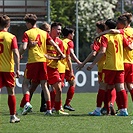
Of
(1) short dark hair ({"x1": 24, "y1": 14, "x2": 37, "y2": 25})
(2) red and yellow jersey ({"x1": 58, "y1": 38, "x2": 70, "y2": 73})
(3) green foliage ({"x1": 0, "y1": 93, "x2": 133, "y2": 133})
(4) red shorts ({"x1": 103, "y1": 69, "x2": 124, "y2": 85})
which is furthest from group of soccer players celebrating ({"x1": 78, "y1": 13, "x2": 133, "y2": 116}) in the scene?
(2) red and yellow jersey ({"x1": 58, "y1": 38, "x2": 70, "y2": 73})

________________________

WHAT THE EXERCISE ASKS
Write out these lines word for word, without the picture.

PROBLEM SOLUTION
Of
(1) short dark hair ({"x1": 24, "y1": 14, "x2": 37, "y2": 25})
(2) red and yellow jersey ({"x1": 58, "y1": 38, "x2": 70, "y2": 73})
(3) green foliage ({"x1": 0, "y1": 93, "x2": 133, "y2": 133})
(4) red shorts ({"x1": 103, "y1": 69, "x2": 124, "y2": 85})
which is furthest from group of soccer players celebrating ({"x1": 78, "y1": 13, "x2": 133, "y2": 116}) in the scene?
(2) red and yellow jersey ({"x1": 58, "y1": 38, "x2": 70, "y2": 73})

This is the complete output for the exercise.